Campbell River woman hopes to resettle Afghan interpreter’s family here

CHEK

For thirteen years, the Canadian Armed Forces fought the Taliban in Afghanistan alongside the USA and other countries, but a critical piece of Canada’s involvement were thousands of Afghan interpreters who helped coalition forces.

But now the lives of those interpreters and their entire families are at risk because the Taliban is in power and looking for retribution.

“Almost like nine months ago the Taliban killed my father. He had left the market and they rode up on motorcycles and they shot him,” said one former interpreter speaking to CHEK News on the condition of anonymity.

The man helped Canadian and U.S. forces for a decade. He and his immediate family were accepted as refugees into the U.S., but that country won’t take the rest of his family.

Now, he desperately hopes Canada will fulfill a commitment to take 40,000 Afghan refugees, otherwise he says they are at constant risk of being hunted down by the Taliban.
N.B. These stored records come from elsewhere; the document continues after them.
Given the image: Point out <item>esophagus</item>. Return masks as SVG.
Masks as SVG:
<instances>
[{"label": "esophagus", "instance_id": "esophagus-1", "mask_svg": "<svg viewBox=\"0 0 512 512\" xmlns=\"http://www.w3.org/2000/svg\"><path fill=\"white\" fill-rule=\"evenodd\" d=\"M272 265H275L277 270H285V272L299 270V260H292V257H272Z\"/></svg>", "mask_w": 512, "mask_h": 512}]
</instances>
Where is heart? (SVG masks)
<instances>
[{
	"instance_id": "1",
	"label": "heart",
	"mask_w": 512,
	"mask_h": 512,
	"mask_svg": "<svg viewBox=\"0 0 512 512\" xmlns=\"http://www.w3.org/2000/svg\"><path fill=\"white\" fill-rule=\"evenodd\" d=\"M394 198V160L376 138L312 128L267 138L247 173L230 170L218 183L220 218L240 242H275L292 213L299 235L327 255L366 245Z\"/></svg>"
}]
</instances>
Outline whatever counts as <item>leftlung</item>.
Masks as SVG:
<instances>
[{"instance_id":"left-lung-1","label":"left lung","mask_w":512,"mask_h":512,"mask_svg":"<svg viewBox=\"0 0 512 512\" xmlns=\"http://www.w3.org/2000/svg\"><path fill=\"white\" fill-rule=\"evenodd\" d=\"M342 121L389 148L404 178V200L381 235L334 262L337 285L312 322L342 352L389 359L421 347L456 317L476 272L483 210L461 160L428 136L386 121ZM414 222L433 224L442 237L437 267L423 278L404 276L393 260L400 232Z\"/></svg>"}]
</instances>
“They will kill my brother and my family and they will make different problems for us,” the man added.

That’s where Campbell River’s Michelle Downey comes in. She met the man through a friend in Calgary who has worked to get other refugees out of the country.

Downey has secured sponsorship for nine of 17 family members the man needs to get out of Afghanistan, but they remain there in constant danger.

“They’re backlogged, they’re actually processing last year’s applicants so if you think of all these families that are in danger or in refugee camps or in Afghanistan they are sitting there at the mercy of IRCC right now,” Downey said.

The IRCC, or Immigration, Refugees and Citizenship Canada, is taking almost daily heat in the House of Commons.

“Will this immigration minister put aside their partisan rhetoric and get vulnerable Afghans to Canada now?” asked Frank Caputo, MP for Kamloops-Thompson-Cariboo in a recent Question Period.

“We are committed to 40,000 and we will bring 40,000 Afghan refugees to Canada, Mr. Speaker,” replied Marie-France Lalonde, Parliamentary Secretary for the minister of immigration.

Only 31 per cent have arrived in Canada so far.

“I was shot in my hand by the Taliban and I was shot in my leg,” added the former Afghan interpreter who now works seven days a week to support his family with him in California and those still in Afghanistan. “I miss my family.”

In the meantime Michelle Downey also needs to raise another $45,000 to get those nine family members to Campbell River when the IRCC does give the green light.